The prophet Joel speaks of the day of the Lord as the end of time and the final judgment when the sun would turn to dark- ness and the moon to blood (Joel 2:31). Amos describes the day of the Lord as a day of full and perfect justice for all who have been wronged (Amos 5:18-24). Just a few pages before the New Testament, the prophet Malachi describes the day of the Lord as an overwhelming refiner’s fire, purifying everything (Mal. 3:3).
And crazy enough, Christians use this phrase the day of the Lord-as the title of our worship day, Jesus’ resurrection day.
Here’s just one mind blowing implication of all this: when we gather for worship, God is bringing the future new heavens and new earth, promised in Revelation’s final “day” (Revelation 21), into the present moment of worship. Imagine you’re standing in a broad, low valley and ahead of you a mile or two is an enormous hundred-foot-high concrete wall, which is damming up a large body of water. On that wall is written “the day of the Lord.” When Jesus rose from the dead some two thousand years ago, it is as though he punched some holes into that wall, and now those future precious healing waters ahead of us are dribbling back to us at our feet whenever we gather for worship.

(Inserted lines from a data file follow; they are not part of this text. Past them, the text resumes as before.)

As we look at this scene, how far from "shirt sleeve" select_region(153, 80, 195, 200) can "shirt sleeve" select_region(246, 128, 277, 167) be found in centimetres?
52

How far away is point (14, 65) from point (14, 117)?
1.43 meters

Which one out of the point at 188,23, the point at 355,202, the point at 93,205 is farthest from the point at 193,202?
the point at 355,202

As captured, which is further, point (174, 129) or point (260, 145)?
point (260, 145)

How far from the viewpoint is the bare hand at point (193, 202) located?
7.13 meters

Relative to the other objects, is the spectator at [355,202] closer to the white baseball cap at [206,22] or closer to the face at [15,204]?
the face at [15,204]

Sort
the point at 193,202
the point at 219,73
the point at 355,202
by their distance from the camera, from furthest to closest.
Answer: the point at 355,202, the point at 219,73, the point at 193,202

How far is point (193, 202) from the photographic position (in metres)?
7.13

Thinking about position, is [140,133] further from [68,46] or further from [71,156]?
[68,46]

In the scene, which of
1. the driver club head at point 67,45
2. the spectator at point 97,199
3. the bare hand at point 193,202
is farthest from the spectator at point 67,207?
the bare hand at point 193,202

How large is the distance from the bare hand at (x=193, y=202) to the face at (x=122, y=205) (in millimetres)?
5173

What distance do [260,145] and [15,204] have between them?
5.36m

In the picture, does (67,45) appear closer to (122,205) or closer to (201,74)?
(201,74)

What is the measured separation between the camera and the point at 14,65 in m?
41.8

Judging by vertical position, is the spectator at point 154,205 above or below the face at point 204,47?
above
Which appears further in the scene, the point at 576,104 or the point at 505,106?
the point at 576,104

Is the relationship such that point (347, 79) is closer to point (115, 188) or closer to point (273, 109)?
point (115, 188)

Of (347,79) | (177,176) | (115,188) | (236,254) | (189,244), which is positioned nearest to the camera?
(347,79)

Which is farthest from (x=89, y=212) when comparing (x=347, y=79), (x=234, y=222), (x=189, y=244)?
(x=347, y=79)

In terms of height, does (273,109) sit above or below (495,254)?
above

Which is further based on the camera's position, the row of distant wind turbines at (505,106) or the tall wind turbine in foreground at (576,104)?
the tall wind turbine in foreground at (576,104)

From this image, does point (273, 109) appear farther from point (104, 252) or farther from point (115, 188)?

What was once wholly promised in the future has been unlocked and poured out in foretastes when we worship. You can almost taste those waters in the bread and wine of the table. You can nearly feel their cleansing as you witness a baptism. You hear them lapping up on the shores near your toes in preaching. You feel the bellows of their rhythmic waves in the music.

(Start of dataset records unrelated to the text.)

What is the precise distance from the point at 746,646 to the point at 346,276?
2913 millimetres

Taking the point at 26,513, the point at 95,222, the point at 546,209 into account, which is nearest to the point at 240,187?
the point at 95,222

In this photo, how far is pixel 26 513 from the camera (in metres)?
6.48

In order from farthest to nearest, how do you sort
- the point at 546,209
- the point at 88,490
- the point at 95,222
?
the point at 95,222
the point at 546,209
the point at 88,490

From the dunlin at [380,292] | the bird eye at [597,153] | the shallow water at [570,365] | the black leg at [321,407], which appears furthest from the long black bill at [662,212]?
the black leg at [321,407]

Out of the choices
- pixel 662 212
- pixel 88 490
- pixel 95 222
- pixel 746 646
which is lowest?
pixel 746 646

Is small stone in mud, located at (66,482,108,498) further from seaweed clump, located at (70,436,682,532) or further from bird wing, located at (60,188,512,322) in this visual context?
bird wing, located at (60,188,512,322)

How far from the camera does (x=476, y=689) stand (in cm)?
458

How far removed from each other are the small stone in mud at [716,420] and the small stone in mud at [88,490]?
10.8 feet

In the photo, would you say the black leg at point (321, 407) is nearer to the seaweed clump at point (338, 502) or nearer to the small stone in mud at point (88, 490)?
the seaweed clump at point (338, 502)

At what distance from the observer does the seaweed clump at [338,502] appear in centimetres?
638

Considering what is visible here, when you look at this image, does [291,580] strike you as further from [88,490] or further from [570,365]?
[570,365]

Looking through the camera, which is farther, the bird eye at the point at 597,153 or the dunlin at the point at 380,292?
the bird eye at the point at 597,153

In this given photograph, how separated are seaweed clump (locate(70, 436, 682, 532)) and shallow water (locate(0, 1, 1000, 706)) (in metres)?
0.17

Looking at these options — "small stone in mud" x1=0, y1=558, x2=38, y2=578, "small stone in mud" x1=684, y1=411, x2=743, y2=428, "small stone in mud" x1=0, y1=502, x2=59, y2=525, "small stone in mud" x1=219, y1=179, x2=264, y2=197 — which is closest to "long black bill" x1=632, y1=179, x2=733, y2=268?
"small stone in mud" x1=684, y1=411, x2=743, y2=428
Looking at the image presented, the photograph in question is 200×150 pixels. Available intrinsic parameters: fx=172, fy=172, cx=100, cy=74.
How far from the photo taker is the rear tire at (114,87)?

Worship is a time-bending, present experience of the future day of the Lord. It is the backward leak of the dammed up heavenly waters, meant to give us just enough hope and promise to help us make it through another week this side of eternity. When God calls us into worship, it is an invitation to experience all the peace, joy, and fullness of where we’re headed.

| Prayer

Aim your prayers in this direction:

  • Pray that the Holy Spirit would fill your congregation with inspiring hope this Sunday.
  • Pray for a powerful experience of the joy and peace of the future new heavens and new earth right in your midst as you worship.
  • Ask, seek, and knock for God to graciously offer tangible foretastes of future healing of body and soul in your worship gathering.
  • Ask God to tear down the cultural forces that would seek to make your church now-focused to the neglect of the future orientation and hope of the coming day of the Lord.